→ **What is required**:
Reproduce the data below line by line, from its first line to the line with "Catalyst CUPRA FORMENTOR", both included, and nothing past that point.

→ **Excerpted data**:
══════════

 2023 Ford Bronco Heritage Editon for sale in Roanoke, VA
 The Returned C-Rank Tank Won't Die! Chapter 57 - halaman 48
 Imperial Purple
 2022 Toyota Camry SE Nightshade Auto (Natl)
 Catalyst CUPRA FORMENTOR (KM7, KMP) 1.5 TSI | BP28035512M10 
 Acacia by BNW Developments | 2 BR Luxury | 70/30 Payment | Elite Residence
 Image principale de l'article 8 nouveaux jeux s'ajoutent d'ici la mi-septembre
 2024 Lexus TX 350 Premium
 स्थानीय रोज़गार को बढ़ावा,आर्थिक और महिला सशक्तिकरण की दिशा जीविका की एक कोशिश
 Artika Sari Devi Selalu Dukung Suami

══════════

→ **Result below**:
 2023 Ford Bronco Heritage Editon for sale in Roanoke, VA
 The Returned C-Rank Tank Won't Die! Chapter 57 - halaman 48
 Imperial Purple
 2022 Toyota Camry SE Nightshade Auto (Natl)
 Catalyst CUPRA FORMENTOR (KM7, KMP) 1.5 TSI | BP28035512M10 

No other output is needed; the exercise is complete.